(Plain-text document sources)
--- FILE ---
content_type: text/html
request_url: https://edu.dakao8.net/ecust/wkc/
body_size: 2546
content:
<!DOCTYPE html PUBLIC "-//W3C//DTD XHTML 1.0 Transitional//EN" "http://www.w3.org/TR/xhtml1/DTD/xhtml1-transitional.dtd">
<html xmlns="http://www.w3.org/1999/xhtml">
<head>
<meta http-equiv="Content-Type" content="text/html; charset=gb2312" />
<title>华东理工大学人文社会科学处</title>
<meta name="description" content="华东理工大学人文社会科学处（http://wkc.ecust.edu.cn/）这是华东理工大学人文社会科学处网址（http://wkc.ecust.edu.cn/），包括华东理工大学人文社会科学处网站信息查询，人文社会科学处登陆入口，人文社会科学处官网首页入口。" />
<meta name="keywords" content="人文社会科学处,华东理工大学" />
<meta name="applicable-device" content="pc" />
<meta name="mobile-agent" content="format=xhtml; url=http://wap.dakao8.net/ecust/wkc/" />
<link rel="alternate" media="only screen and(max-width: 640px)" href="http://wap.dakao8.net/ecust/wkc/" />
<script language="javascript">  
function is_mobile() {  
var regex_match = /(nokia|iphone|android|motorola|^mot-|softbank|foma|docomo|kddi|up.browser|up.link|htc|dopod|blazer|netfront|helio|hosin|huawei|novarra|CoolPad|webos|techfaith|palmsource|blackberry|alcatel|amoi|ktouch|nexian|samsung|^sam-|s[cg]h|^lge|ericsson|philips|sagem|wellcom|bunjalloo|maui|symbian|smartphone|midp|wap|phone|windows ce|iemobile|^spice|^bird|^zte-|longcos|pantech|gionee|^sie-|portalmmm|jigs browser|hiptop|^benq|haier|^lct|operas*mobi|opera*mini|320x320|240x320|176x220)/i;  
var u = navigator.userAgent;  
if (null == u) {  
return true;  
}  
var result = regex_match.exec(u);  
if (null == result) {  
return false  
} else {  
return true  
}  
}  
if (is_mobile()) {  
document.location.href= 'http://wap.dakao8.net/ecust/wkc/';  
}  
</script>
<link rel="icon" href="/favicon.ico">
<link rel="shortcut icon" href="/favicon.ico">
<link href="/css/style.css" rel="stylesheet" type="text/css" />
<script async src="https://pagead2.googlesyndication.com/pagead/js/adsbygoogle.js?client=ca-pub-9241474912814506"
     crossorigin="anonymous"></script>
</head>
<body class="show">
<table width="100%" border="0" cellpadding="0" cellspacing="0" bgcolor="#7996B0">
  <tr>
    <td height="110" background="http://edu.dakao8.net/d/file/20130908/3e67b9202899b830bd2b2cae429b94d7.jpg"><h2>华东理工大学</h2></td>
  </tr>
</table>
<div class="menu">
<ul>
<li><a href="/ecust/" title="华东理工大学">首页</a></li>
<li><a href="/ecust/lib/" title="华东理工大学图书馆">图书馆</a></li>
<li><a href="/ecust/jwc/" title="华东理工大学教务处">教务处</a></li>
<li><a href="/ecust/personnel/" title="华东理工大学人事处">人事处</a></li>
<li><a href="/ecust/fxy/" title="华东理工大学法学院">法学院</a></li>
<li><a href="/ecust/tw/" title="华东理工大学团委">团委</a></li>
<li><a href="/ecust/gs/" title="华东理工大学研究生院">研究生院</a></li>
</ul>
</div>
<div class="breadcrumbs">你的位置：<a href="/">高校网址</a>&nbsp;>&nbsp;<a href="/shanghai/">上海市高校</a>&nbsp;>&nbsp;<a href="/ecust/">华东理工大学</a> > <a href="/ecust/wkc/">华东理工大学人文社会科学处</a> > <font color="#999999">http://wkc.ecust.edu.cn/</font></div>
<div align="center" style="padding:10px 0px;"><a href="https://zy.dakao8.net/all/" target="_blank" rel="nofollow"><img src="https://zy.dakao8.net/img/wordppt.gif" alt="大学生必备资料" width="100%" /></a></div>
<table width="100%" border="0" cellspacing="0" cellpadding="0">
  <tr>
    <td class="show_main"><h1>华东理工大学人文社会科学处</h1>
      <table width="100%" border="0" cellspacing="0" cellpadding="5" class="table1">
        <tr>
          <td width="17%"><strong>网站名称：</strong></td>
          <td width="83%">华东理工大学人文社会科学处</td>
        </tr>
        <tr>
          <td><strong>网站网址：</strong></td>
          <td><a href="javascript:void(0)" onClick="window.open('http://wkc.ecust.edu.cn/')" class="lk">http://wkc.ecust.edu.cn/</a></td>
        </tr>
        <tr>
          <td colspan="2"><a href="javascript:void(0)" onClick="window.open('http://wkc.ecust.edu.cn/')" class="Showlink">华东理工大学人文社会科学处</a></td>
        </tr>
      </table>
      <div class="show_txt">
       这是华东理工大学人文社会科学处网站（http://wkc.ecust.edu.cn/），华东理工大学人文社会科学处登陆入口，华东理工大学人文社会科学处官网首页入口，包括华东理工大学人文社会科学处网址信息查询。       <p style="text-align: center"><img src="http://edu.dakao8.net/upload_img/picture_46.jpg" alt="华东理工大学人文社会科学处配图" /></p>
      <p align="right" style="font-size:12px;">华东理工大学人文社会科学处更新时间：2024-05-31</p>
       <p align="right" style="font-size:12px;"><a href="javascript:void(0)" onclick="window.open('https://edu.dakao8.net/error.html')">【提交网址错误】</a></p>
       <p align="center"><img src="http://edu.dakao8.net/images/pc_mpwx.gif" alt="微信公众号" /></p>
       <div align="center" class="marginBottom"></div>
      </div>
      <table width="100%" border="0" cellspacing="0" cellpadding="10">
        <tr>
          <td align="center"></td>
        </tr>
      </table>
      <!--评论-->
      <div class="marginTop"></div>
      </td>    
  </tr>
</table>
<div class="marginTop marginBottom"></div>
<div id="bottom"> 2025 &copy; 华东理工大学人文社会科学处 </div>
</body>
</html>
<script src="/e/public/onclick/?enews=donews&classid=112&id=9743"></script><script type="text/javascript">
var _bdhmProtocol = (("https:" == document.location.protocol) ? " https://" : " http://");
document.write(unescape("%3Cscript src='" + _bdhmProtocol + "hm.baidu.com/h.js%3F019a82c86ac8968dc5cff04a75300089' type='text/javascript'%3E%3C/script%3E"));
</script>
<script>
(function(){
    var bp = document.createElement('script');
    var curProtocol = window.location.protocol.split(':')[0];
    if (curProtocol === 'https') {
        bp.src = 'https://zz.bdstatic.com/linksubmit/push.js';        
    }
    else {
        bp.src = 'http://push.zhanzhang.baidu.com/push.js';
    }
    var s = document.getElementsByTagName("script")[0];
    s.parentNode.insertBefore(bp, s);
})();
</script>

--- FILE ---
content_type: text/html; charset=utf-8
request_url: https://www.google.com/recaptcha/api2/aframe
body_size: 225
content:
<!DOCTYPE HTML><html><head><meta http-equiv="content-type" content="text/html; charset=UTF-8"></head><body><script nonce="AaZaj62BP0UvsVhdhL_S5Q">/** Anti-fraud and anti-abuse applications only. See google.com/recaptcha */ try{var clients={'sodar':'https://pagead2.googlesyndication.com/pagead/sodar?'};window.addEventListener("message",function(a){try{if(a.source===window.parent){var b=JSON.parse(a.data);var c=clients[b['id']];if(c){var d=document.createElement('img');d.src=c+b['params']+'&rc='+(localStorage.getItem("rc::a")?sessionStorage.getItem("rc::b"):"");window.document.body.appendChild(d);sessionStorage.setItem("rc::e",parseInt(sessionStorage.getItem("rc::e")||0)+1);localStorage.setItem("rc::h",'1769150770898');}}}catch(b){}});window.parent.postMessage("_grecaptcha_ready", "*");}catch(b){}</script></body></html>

:: WHAT THE TASK REQUIRES ::
The records must be given again in full, exactly as shown.

:: SOLUTION BELOW ::
--- FILE ---
content_type: text/html
request_url: https://edu.dakao8.net/ecust/wkc/
body_size: 2546
content:
<!DOCTYPE html PUBLIC "-//W3C//DTD XHTML 1.0 Transitional//EN" "http://www.w3.org/TR/xhtml1/DTD/xhtml1-transitional.dtd">
<html xmlns="http://www.w3.org/1999/xhtml">
<head>
<meta http-equiv="Content-Type" content="text/html; charset=gb2312" />
<title>华东理工大学人文社会科学处</title>
<meta name="description" content="华东理工大学人文社会科学处（http://wkc.ecust.edu.cn/）这是华东理工大学人文社会科学处网址（http://wkc.ecust.edu.cn/），包括华东理工大学人文社会科学处网站信息查询，人文社会科学处登陆入口，人文社会科学处官网首页入口。" />
<meta name="keywords" content="人文社会科学处,华东理工大学" />
<meta name="applicable-device" content="pc" />
<meta name="mobile-agent" content="format=xhtml; url=http://wap.dakao8.net/ecust/wkc/" />
<link rel="alternate" media="only screen and(max-width: 640px)" href="http://wap.dakao8.net/ecust/wkc/" />
<script language="javascript">  
function is_mobile() {  
var regex_match = /(nokia|iphone|android|motorola|^mot-|softbank|foma|docomo|kddi|up.browser|up.link|htc|dopod|blazer|netfront|helio|hosin|huawei|novarra|CoolPad|webos|techfaith|palmsource|blackberry|alcatel|amoi|ktouch|nexian|samsung|^sam-|s[cg]h|^lge|ericsson|philips|sagem|wellcom|bunjalloo|maui|symbian|smartphone|midp|wap|phone|windows ce|iemobile|^spice|^bird|^zte-|longcos|pantech|gionee|^sie-|portalmmm|jigs browser|hiptop|^benq|haier|^lct|operas*mobi|opera*mini|320x320|240x320|176x220)/i;  
var u = navigator.userAgent;  
if (null == u) {  
return true;  
}  
var result = regex_match.exec(u);  
if (null == result) {  
return false  
} else {  
return true  
}  
}  
if (is_mobile()) {  
document.location.href= 'http://wap.dakao8.net/ecust/wkc/';  
}  
</script>
<link rel="icon" href="/favicon.ico">
<link rel="shortcut icon" href="/favicon.ico">
<link href="/css/style.css" rel="stylesheet" type="text/css" />
<script async src="https://pagead2.googlesyndication.com/pagead/js/adsbygoogle.js?client=ca-pub-9241474912814506"
     crossorigin="anonymous"></script>
</head>
<body class="show">
<table width="100%" border="0" cellpadding="0" cellspacing="0" bgcolor="#7996B0">
  <tr>
    <td height="110" background="http://edu.dakao8.net/d/file/20130908/3e67b9202899b830bd2b2cae429b94d7.jpg"><h2>华东理工大学</h2></td>
  </tr>
</table>
<div class="menu">
<ul>
<li><a href="/ecust/" title="华东理工大学">首页</a></li>
<li><a href="/ecust/lib/" title="华东理工大学图书馆">图书馆</a></li>
<li><a href="/ecust/jwc/" title="华东理工大学教务处">教务处</a></li>
<li><a href="/ecust/personnel/" title="华东理工大学人事处">人事处</a></li>
<li><a href="/ecust/fxy/" title="华东理工大学法学院">法学院</a></li>
<li><a href="/ecust/tw/" title="华东理工大学团委">团委</a></li>
<li><a href="/ecust/gs/" title="华东理工大学研究生院">研究生院</a></li>
</ul>
</div>
<div class="breadcrumbs">你的位置：<a href="/">高校网址</a>&nbsp;>&nbsp;<a href="/shanghai/">上海市高校</a>&nbsp;>&nbsp;<a href="/ecust/">华东理工大学</a> > <a href="/ecust/wkc/">华东理工大学人文社会科学处</a> > <font color="#999999">http://wkc.ecust.edu.cn/</font></div>
<div align="center" style="padding:10px 0px;"><a href="https://zy.dakao8.net/all/" target="_blank" rel="nofollow"><img src="https://zy.dakao8.net/img/wordppt.gif" alt="大学生必备资料" width="100%" /></a></div>
<table width="100%" border="0" cellspacing="0" cellpadding="0">
  <tr>
    <td class="show_main"><h1>华东理工大学人文社会科学处</h1>
      <table width="100%" border="0" cellspacing="0" cellpadding="5" class="table1">
        <tr>
          <td width="17%"><strong>网站名称：</strong></td>
          <td width="83%">华东理工大学人文社会科学处</td>
        </tr>
        <tr>
          <td><strong>网站网址：</strong></td>
          <td><a href="javascript:void(0)" onClick="window.open('http://wkc.ecust.edu.cn/')" class="lk">http://wkc.ecust.edu.cn/</a></td>
        </tr>
        <tr>
          <td colspan="2"><a href="javascript:void(0)" onClick="window.open('http://wkc.ecust.edu.cn/')" class="Showlink">华东理工大学人文社会科学处</a></td>
        </tr>
      </table>
      <div class="show_txt">
       这是华东理工大学人文社会科学处网站（http://wkc.ecust.edu.cn/），华东理工大学人文社会科学处登陆入口，华东理工大学人文社会科学处官网首页入口，包括华东理工大学人文社会科学处网址信息查询。       <p style="text-align: center"><img src="http://edu.dakao8.net/upload_img/picture_46.jpg" alt="华东理工大学人文社会科学处配图" /></p>
      <p align="right" style="font-size:12px;">华东理工大学人文社会科学处更新时间：2024-05-31</p>
       <p align="right" style="font-size:12px;"><a href="javascript:void(0)" onclick="window.open('https://edu.dakao8.net/error.html')">【提交网址错误】</a></p>
       <p align="center"><img src="http://edu.dakao8.net/images/pc_mpwx.gif" alt="微信公众号" /></p>
       <div align="center" class="marginBottom"></div>
      </div>
      <table width="100%" border="0" cellspacing="0" cellpadding="10">
        <tr>
          <td align="center"></td>
        </tr>
      </table>
      <!--评论-->
      <div class="marginTop"></div>
      </td>    
  </tr>
</table>
<div class="marginTop marginBottom"></div>
<div id="bottom"> 2025 &copy; 华东理工大学人文社会科学处 </div>
</body>
</html>
<script src="/e/public/onclick/?enews=donews&classid=112&id=9743"></script><script type="text/javascript">
var _bdhmProtocol = (("https:" == document.location.protocol) ? " https://" : " http://");
document.write(unescape("%3Cscript src='" + _bdhmProtocol + "hm.baidu.com/h.js%3F019a82c86ac8968dc5cff04a75300089' type='text/javascript'%3E%3C/script%3E"));
</script>
<script>
(function(){
    var bp = document.createElement('script');
    var curProtocol = window.location.protocol.split(':')[0];
    if (curProtocol === 'https') {
        bp.src = 'https://zz.bdstatic.com/linksubmit/push.js';        
    }
    else {
        bp.src = 'http://push.zhanzhang.baidu.com/push.js';
    }
    var s = document.getElementsByTagName("script")[0];
    s.parentNode.insertBefore(bp, s);
})();
</script>

--- FILE ---
content_type: text/html; charset=utf-8
request_url: https://www.google.com/recaptcha/api2/aframe
body_size: 225
content:
<!DOCTYPE HTML><html><head><meta http-equiv="content-type" content="text/html; charset=UTF-8"></head><body><script nonce="AaZaj62BP0UvsVhdhL_S5Q">/** Anti-fraud and anti-abuse applications only. See google.com/recaptcha */ try{var clients={'sodar':'https://pagead2.googlesyndication.com/pagead/sodar?'};window.addEventListener("message",function(a){try{if(a.source===window.parent){var b=JSON.parse(a.data);var c=clients[b['id']];if(c){var d=document.createElement('img');d.src=c+b['params']+'&rc='+(localStorage.getItem("rc::a")?sessionStorage.getItem("rc::b"):"");window.document.body.appendChild(d);sessionStorage.setItem("rc::e",parseInt(sessionStorage.getItem("rc::e")||0)+1);localStorage.setItem("rc::h",'1769150770898');}}}catch(b){}});window.parent.postMessage("_grecaptcha_ready", "*");}catch(b){}</script></body></html>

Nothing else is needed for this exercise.